• _Excerto da página_:
* * *
É possível poupar 30% de água em casa. Porque não o fazemos?

A precipitação em Portugal vai reduzir-se 20 a 25% nas próximas décadas. A seca é um problema que não sairá da agenda nacional.

Mas a questão da eficiência hídrica dos edifícios ainda não entrou na agenda.

Quem quiser poupar água em casa tem que investir dinheiro em equipamentos e, no caso das águas cinzentas, não tem incentivos para isso.

Portugal foi pioneiro em algumas coisas, mas nas últimas décadas estagnou. “Estamos com o mesmo chip de há 30 anos.”

Há muitos anos que Armando Silva Afonso anda a pensar nisto. Está neste momento no Laboratório de Hidráulica e Engenharia Civil da Universidade de Aveiro, junto a uma parede feita de sanitas, autoclismos, lavatórios, canalizações e tenta explicar-nos uma ideia simples: há sistemas que nos permitem, em nossas casas, poupar água. “Os nossos estudos, comprovados pela União Europeia, mostram que poderíamos poupar cerca de 30% em todas as casas.” Bastaria que mais gente se dedicasse a pensar um pouco mais nisto e que algumas regras se tornassem obrigatórias nas novas construções.

“Há imensas soluções novas, mas nós, em Portugal, temos um atraso enorme na sua implementação. Construímos as redes de água de esgoto dos nossos edifícios da mesma maneira que há 50 anos. Não evoluímos nada”, diz o professor catedrático (já aposentado) do Departamento de Engenharia Civil da Universidade de Aveiro, especialista em eficiência hídrica em edifícios e responsável da Associação Nacional para a Qualidade nas Instalações Prediais (ANQIP).

A situação é curiosa e um pouco mais complexa. Em alguns aspectos, Portugal avançou muito, adiantando-se até aos outros países. Noutros, ficou claramente para trás. Silva Afonso explica: “Fomos o primeiro país europeu a criar para a água uma rotulagem [de eficiência] semelhante à eléctrica. Foi criada em 2007 pela ANQIP, mas só agora é que isso começou a ser valorizado nas políticas públicas.”

E se neste momento já existe, por exemplo, uma estratégia de compras públicas ecológicas que recomenda dispositivos mais eficientes, ela ainda é voluntária. “Ou seja, num país que está sem água, este tipo de políticas continua a ser tratado um bocadinho como secundário”, lamenta. Há uma pedagogia que tem sido feita para a energia eléctrica, mas que ainda não se sente no sector da água.
* * *
• _Dados fornecidos_:
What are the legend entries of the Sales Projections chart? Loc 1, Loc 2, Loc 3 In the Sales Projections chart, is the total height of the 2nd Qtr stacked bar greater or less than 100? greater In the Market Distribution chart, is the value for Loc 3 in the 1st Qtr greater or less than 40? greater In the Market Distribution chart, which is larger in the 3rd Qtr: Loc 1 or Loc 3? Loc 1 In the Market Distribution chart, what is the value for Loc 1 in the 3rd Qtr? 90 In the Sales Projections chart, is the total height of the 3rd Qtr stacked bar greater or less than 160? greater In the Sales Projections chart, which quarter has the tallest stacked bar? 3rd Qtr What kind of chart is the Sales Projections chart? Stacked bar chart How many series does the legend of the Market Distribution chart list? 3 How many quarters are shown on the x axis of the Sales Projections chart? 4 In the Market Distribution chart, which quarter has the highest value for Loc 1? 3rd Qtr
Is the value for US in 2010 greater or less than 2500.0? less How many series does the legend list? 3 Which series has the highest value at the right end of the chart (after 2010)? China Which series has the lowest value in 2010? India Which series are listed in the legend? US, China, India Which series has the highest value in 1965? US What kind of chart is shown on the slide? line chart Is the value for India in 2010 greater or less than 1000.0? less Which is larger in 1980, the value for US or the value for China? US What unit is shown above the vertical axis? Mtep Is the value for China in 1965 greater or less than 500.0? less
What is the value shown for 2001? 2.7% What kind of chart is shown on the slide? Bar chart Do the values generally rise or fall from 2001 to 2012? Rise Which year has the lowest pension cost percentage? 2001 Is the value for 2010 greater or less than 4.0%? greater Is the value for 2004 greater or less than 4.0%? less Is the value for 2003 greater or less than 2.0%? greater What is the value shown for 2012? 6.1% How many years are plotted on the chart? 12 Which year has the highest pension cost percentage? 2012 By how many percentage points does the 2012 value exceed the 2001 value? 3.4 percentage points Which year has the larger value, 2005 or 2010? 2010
* * *
• _Tarefa a realizar_: Reproduza sem qualquer alteração tudo o que vai de "Mas a questão" até "incentivos para isso." no texto sobre a poupança de água em casa.

• _Resultado do exercício_:
Mas a questão da eficiência hídrica dos edifícios ainda não entrou na agenda.

Quem quiser poupar água em casa tem que investir dinheiro em equipamentos e, no caso das águas cinzentas, não tem incentivos para isso.